Chancery barristers' drive to capture a share of the commercial sets' market was both characterised and assisted by three particular developments.

The first was the growth in importance of insolvency work that came with the repeated boom-and-bust cycle of national and international economics.

What had once been a backwater of practice assumed huge significance as bigger and bigger insolvencies hit the headlines and sent waves of legal consequence through all aspects of commercial life.

Doctrines such as set-off, retention of title and security became hot topics in the City. Business kings increasingly desperate to retain their shaky crowns dreamt up more and more complex means of doing so, the unravelling of which later fell to insolvency practitioners and their legal advisers.

Insolvency touched every aspect of the nation's life: individuals felt the effects of redundancy; depositors the loss of savings; businesses collapsed like dominoes; darlings of the business community turned out to be racketeers stashing away millions, stealing pensions or doctoring balance sheets.

And all this was meat and drink to the chancery Bar. The Companies Court was frequently so packed that there was barely standing room.

The second great fillip given to the chancery Bar was the fact that a new breed of chancery judge emerged during the 1980s every bit as good – and every bit as "commercial" – as those who sat (in smaller numbers) in the Commercial Court.

Commercial realism and common sense was the hallmark. These qualities came to be shared by almost all the judges of the division, giving rise to a consistency of approach which was as reassuring as it was novel. As a result, the Chancery Division became the forum of first choice in increasing numbers of commercial disputes.

Finally, the chancery Bar has been helped to greater prominence in matters of commerce by its rivals at the commercial Bar.

Recognising the advantages of commencing proceedings there, commercial practitioners embraced the new-style Chancery Division wholeheartedly – today many mainstream "commercial" silks and juniors spend at least as much time in the Chancery Division as in the commercial court.

Seeing the benefits of acquiring expertise in fields of practice traditionally labelled "chancery", commercial sets have set about recruiting practitioners with established chancery practices – or the willingness to develop them. Recognising the new reality, Combar (the Commercial Bar Association), accepted that the modern chancery sets of chambers qualified for membership.

In these days of more active growth policies among sets of chambers we see "commercial" sets specifically advertising for chancery practitioners to join them (as Fountain Court recently did) and chancery sets announcing that they want to increase the number of their commercial practitioners, such as my own set.

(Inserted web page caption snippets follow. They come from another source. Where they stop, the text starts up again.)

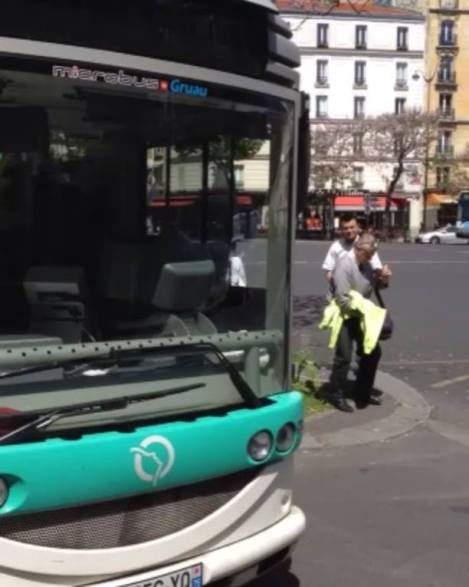 Place gambetta : sunny day in paris - walking through paris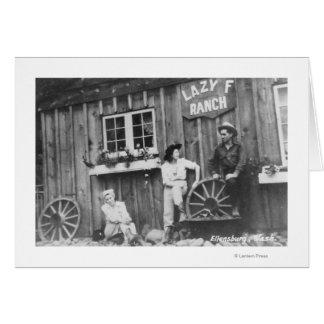 Gäster utanför en lat f-ranch Bldg Hälsningskort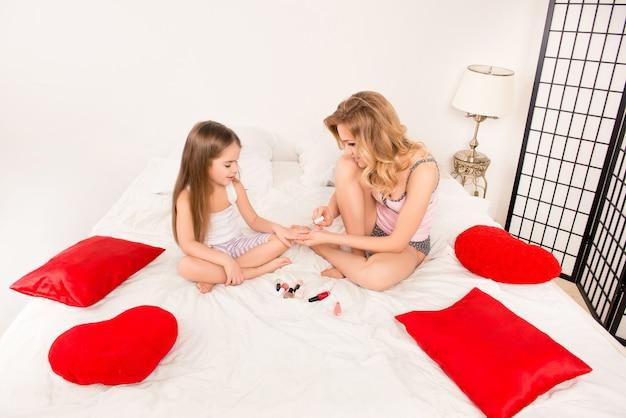 Szczęśliwa matka i córeczka o dziewczęcym czasie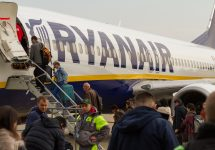 Drunk Irishmen force Ryanair flight to divert Adam Jan Figel / Shutterstock.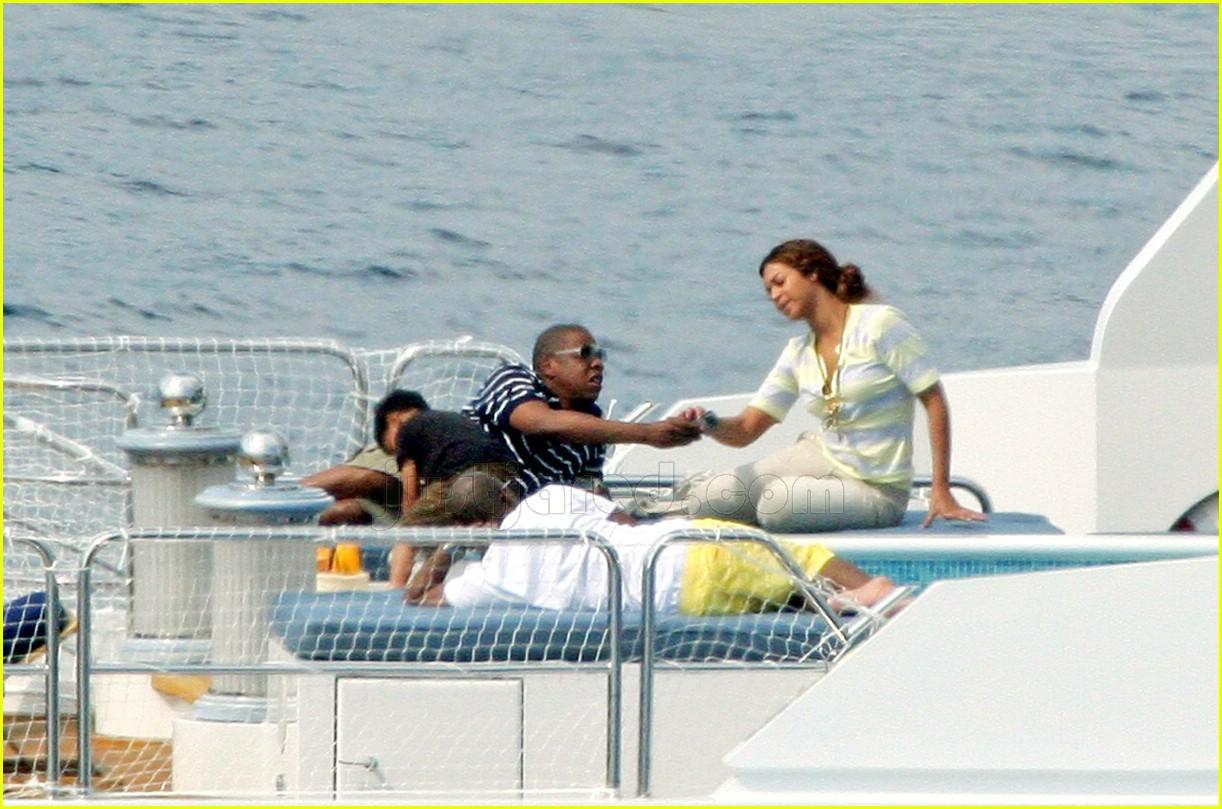 Jay-Z: Hermes Holiday Shopper | Jay Z Photos | Just Jared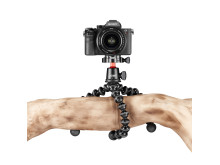 Joby Gorillapod 3K Pro Photo_Tripod_JOBY_GP_3K-PRO-Kit_JB01566-BWW_wraped_hanging_above_DSLR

The reality is that there is no longer a separate commercial Bar, or a distinct chancery Bar, save at the fringes. Chancery sets still enjoy expertise in traditional chancery fields such as deep trusts, wills & probate and real property-related matters, though the sets that only deal with such matters have all but disappeared.

Some commercial sets still enjoy specific expertise in shipping and heavy re-insurance work of the sort that has not found a place in chancery sets – but again, those sets have become fewer. In Venn diagram terms, these areas of practice are in the non-overlapping fringes of the circles.

Although practitioners in the field know the reality, there are still some who fail to appreciate just how far the circles now overlap, how much ground the chancery sets have gained and the commercial sets given.

The terms "chancery" and "commercial" could be dropped in favour of something more descriptive of the work done by mainstream commercial and commercial chancery sets. Some District Registries and County Courts now have a "Business List". There has been talk of merging the Chancery Division and the commercial court – perhaps a High Court Business List is the answer?